The difference between the lubricating oil station 1 according to FIG. 1 and the lubricating oil station 1 according to FIG. 2 consists, amongst other things, in that the first bypass line 14 may be omitted. According to the invention, the quantity and the pressure of the oil in the third line 7 is regulated via the speed of the pump 4. To this end, the pump 4 is connected to a drive 17, wherein the drive is designed as a motor. The speed of the motor is coupled to the speed of the pump 4. The speed of the pump may thus be altered with the speed of the motor.

The motor is coupled to a frequency converter 18. The speed of the motor is altered by the frequency converter 18.

The lubricating oil station furthermore comprises a control unit 19. This control unit 19 is connected, on the one hand, to input signals 20. These input signals 20 identify the quantity and the pressure of the oil in the third line 7, for example. The control unit 19 is moreover connected to output signals 21. The frequency converter 18 is activated by output signals 21. The control unit 19 is designed in such a way that, via the measured input signals 20, it generates output signals 21 adapted to the requirement of the arrangement, which result in an optimum speed of the pump 4. In other words: the pressure and quantity in the third line 7 is regulated via the speed of the pump 4, wherein the speed is regulated via the control unit 19.

The quantity of oil needed for the arrangement is therefore identified by the control unit and pumped to the arrangement at a regulated speed via the pump.
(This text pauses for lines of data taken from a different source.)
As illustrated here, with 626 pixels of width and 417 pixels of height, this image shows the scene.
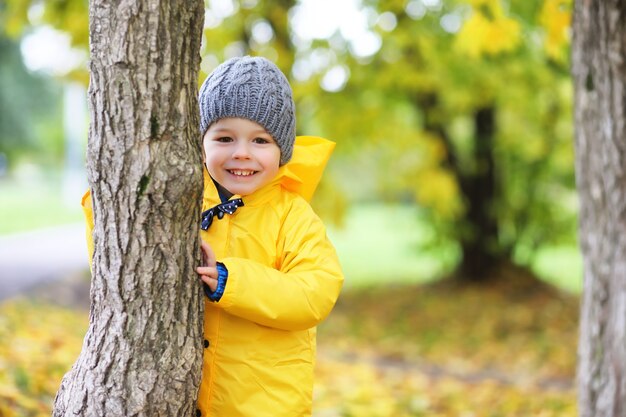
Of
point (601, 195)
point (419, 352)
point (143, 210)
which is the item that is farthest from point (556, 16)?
point (419, 352)

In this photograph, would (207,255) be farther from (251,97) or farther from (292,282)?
(251,97)

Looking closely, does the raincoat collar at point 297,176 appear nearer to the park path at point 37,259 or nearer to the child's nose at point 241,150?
the child's nose at point 241,150

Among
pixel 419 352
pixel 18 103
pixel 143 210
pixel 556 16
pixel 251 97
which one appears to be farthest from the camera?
pixel 18 103

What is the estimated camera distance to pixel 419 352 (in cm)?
790

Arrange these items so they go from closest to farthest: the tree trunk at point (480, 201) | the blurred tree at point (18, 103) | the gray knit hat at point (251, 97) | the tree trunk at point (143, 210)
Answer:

Although the invention has been illustrated and described in more precise detail using the exemplary embodiment, the invention is not restricted by the disclosed examples and other variations may be derived therefrom via a person skilled in the art without departing from the scope of protection of the invention.

Claims

1. A lubricating oil station for supplying an arrangement with oil, comprising: an oil reservoir, which is fillable with oil,a pump (4), which is fluidically connected to the oil reservoir, wherein the pump is coupled to a drive, wherein the drive is designed in such a way that a speed of the pump is variable,an arrangement, which can be supplied with oil from the oil reservoir via the pump,a line, which establishes a fluidic connection between the pump and the arrangement, anda control unit, wherein the control unit is connected to at least one input signal and the control unit generates an output signal with which the speed of the pump is regulated.

2. The lubricating oil station as claimed in claim 1, wherein the pump (4) is designed as a positive displacement pump.

3. The lubricating oil station as claimed in claim 1, wherein the output signal is connected to an input of a frequency converter and an output of the frequency converter is connected to the pump (4) so that the speed can be altered via the frequency converter.

4. The lubricating oil station as claimed in claim 1, wherein a pressure in the line is used as an input signal.

5. The lubricating oil station as claimed in claim 1, wherein the arrangement is designed as a bearing.

6. A method for operating a lubricating oil station, which is designed as claimed in claim 1, comprising: identifying a quantity of oil needed for the arrangement by the control unit and supplied to the arrangement at a regulated speed via the pump (4).

7. The method as claimed in claim 6, further comprising: regulating a pressure of the oil via the speed of the pump (4).

8. The lubricating oil station as claimed in claim 1, wherein the oil comprises lubricating oil.